Assigning the probable causes of hearing loss

Assigning the exact cause of hearing loss is difficult, even in high-resource settings, with all available clinical tools. There is always a trade-off between the level of accuracy and costs. The more detail needed, the higher the survey costs. Given the complexities with assigning a cause the ear examiner can only assign the “probable” causes. This survey protocol takes a pragmatic approach that is feasible in the field, allowing appropriate conclusions to be drawn about what the key service needs are for the population.

To help standardise the assignment of probable causes related to the middle and outer ear (COM - wet, COM -dry, OME, AOM, OE, IW, FB), an algorithm was developed using a review of the literature, expert consultation, and a pilot-test in a clinic-based study in Malawi (see Appendix 1). The algorithm is programmed in to the ODK form as a “decision support system” to guide the examiner. Once the examiner has filled out the questionnaire items related to the features of the ear (e.g. colour of ear drum, presence of discharge, pain etc), a prompt appears in the form with a suggested cause. If the examiner does not agree with the diagnosis, they are required to specify the reason for this. This system allows for clinical judgement, whilst also standardising the assignment of common middle ear causes.
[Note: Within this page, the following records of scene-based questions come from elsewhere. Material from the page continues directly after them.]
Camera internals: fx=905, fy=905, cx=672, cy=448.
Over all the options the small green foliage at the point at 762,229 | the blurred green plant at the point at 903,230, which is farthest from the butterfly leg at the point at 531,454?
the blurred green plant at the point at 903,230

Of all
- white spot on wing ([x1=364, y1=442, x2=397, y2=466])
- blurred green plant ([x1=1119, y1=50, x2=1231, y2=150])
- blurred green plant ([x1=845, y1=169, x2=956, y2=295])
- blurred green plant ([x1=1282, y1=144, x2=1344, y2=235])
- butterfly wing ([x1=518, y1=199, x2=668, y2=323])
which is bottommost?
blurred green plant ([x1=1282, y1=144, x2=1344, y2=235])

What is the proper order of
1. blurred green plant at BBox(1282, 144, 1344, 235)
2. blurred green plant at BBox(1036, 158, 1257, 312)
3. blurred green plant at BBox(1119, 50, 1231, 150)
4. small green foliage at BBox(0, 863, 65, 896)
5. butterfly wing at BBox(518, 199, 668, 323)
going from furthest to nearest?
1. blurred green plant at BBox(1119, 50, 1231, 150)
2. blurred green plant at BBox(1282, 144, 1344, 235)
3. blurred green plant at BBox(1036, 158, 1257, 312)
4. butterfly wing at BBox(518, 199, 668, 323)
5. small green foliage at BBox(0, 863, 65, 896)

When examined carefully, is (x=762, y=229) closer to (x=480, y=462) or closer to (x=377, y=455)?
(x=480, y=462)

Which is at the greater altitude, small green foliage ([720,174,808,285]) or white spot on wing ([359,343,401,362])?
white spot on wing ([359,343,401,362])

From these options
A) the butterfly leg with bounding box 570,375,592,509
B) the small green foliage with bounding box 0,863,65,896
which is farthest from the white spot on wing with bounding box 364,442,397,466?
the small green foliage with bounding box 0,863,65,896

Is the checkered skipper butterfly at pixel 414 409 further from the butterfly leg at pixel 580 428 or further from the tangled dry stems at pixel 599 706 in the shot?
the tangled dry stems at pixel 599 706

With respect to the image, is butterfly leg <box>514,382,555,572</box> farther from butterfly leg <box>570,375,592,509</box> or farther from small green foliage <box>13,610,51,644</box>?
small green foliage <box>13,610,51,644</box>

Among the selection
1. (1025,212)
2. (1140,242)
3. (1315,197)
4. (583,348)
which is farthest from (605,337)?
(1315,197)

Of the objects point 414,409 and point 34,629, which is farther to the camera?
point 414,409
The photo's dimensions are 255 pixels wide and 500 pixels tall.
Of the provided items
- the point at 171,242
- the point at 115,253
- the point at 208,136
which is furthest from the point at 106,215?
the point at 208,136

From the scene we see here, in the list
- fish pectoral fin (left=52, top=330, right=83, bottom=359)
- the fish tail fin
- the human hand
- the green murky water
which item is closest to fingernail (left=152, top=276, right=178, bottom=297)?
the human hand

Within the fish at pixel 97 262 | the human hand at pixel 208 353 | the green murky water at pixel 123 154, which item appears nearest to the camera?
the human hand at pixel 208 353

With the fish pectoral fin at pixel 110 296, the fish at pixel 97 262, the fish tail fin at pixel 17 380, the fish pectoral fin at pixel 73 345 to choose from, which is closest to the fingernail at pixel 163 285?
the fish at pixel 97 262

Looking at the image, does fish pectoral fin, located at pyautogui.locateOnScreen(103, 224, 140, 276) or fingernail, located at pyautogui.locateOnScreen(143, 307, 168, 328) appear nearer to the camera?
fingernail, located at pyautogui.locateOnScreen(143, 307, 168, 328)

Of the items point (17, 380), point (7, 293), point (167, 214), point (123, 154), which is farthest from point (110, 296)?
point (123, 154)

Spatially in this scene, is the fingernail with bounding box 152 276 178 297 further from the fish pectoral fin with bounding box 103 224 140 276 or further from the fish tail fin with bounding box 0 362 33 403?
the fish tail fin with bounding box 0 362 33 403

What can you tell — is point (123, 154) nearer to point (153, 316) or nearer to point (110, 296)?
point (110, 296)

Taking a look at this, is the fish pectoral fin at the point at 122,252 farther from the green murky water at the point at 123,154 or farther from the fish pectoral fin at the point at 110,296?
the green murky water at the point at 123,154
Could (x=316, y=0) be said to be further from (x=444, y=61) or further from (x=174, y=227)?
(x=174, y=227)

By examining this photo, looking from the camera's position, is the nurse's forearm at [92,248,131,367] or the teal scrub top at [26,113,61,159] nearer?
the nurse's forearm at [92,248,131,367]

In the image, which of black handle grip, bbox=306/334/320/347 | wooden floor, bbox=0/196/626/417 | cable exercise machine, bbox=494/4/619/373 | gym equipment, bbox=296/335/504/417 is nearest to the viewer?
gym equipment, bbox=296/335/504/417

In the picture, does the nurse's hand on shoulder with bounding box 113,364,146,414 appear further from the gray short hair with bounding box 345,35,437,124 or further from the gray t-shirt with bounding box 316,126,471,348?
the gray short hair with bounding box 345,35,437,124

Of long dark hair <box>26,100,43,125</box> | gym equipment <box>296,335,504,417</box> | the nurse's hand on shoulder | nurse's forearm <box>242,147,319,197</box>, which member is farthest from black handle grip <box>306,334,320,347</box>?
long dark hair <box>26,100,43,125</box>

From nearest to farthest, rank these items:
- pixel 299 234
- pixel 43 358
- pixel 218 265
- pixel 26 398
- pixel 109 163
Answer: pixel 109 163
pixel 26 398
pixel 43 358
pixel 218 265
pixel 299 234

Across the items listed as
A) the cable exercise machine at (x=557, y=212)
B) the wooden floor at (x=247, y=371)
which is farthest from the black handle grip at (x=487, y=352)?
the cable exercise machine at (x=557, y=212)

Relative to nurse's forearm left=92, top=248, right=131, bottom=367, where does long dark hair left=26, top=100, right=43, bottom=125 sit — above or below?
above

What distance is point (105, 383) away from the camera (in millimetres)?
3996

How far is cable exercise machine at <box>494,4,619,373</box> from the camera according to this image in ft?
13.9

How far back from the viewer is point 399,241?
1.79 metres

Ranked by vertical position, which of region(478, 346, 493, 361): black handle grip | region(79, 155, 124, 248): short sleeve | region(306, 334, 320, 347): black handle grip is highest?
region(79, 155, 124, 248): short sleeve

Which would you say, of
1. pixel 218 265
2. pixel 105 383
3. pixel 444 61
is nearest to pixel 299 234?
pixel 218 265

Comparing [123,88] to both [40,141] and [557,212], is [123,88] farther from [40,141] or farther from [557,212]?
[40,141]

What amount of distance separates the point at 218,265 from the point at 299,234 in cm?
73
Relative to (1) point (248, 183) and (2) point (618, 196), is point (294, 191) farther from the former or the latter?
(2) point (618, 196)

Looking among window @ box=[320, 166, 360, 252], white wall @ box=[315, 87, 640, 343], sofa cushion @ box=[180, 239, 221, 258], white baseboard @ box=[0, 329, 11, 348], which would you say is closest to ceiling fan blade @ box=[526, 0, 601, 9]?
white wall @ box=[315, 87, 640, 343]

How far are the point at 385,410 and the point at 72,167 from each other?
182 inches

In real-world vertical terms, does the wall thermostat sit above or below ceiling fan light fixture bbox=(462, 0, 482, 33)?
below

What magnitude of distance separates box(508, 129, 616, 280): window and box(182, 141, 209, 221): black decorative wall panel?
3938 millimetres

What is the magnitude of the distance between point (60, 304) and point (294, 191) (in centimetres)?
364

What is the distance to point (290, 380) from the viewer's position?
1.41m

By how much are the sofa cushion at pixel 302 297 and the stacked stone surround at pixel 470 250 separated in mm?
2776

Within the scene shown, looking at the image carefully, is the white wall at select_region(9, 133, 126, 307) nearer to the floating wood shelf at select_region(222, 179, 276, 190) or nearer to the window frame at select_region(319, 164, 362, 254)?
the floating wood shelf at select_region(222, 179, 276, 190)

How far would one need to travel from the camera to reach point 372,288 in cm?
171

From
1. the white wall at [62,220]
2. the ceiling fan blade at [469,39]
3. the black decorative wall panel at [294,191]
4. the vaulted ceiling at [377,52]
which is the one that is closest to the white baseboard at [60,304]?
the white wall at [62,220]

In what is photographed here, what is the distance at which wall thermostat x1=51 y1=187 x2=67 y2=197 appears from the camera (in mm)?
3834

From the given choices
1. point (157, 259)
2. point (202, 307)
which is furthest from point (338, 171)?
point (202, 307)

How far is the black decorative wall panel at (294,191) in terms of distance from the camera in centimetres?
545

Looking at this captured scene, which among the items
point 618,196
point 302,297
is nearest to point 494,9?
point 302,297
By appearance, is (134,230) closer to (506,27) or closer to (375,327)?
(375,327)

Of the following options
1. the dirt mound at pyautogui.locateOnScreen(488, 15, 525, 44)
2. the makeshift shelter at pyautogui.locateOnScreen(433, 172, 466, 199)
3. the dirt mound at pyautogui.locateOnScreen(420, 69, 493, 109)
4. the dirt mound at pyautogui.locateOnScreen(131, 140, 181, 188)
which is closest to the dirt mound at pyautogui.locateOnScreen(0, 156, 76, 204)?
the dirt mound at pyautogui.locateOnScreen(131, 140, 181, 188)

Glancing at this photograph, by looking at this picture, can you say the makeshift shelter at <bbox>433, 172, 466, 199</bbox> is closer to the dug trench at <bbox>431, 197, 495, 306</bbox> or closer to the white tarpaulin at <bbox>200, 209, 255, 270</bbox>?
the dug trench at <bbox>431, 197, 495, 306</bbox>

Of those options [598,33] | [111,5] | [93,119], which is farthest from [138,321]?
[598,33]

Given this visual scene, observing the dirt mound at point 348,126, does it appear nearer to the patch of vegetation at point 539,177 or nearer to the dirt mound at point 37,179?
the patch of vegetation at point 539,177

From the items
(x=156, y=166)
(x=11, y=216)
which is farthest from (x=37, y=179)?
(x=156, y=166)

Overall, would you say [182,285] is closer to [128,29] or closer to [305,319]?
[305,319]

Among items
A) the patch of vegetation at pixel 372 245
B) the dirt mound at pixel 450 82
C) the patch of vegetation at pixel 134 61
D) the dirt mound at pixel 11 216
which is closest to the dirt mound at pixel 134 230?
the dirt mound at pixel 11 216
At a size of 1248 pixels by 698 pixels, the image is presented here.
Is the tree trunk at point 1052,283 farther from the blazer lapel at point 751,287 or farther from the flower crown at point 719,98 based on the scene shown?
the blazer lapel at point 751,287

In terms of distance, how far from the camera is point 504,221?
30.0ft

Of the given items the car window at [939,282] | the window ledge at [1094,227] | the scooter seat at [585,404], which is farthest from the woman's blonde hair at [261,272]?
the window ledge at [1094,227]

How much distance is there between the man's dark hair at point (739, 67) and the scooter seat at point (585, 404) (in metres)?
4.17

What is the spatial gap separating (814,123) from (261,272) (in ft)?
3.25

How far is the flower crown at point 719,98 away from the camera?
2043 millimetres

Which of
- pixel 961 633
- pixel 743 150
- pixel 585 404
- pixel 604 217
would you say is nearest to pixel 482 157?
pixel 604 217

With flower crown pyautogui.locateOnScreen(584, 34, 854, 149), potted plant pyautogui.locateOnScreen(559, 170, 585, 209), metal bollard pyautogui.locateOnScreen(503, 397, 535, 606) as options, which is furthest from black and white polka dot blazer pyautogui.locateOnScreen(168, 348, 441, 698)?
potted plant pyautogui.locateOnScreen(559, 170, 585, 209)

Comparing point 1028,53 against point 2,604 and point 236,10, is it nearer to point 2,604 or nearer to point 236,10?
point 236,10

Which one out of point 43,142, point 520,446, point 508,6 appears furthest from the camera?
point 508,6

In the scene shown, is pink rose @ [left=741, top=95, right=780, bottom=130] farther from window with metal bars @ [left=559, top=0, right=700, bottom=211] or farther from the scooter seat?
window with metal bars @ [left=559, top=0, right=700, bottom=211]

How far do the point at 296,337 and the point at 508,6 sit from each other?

For causes related to the inner ear (i.e. congenital, noise-induced, ototoxic medication, non-infectious disease, infectious disease, or unknown), the assignment is based on clinical history of hearing loss and risk factors (obtained from the questionnaire), the results of the ear examination, and hearing test. Sensorineural causes are grouped in to acquired or sensorineural.

Assigning the type of hearing loss

Causes are grouped in to broad type categories, either probable conductive, sensorineural, or mixed. If the ear examination is abnormal and hearing loss present, it is assumed that hearing loss is conductive. If the ear examination is normal and hearing loss is present, it is assumed that the hearing loss is sensorineural. A decision support system is programmed in to the ODK questionnaire to prompt the clinician on the probable type. This is based on the results of the ear examination. At this stage, the clinician can agree or disagree with the suggested type, and if they disagree, a reason for this specified.

Service needs

Table 1 outlines the the likely service needs (diagnostic, surgical, medical) according to the diagnosis. As shown in the table, the service needs for ear disease varies, but for sensorineural or mixed hearing loss the service need is for further diagnostic assessment, and potential hearing aid fitting. The RAHL considers that outer and middle ear pathologies require services regardless of whether hearing loss is present. Diagnostic audiological assessment is needed when a bilateral hearing loss is present which is sensorineural (acquired or congenital) or mixed in nature in both ears. A person may have more than one service need based on the diagnosis in each ear.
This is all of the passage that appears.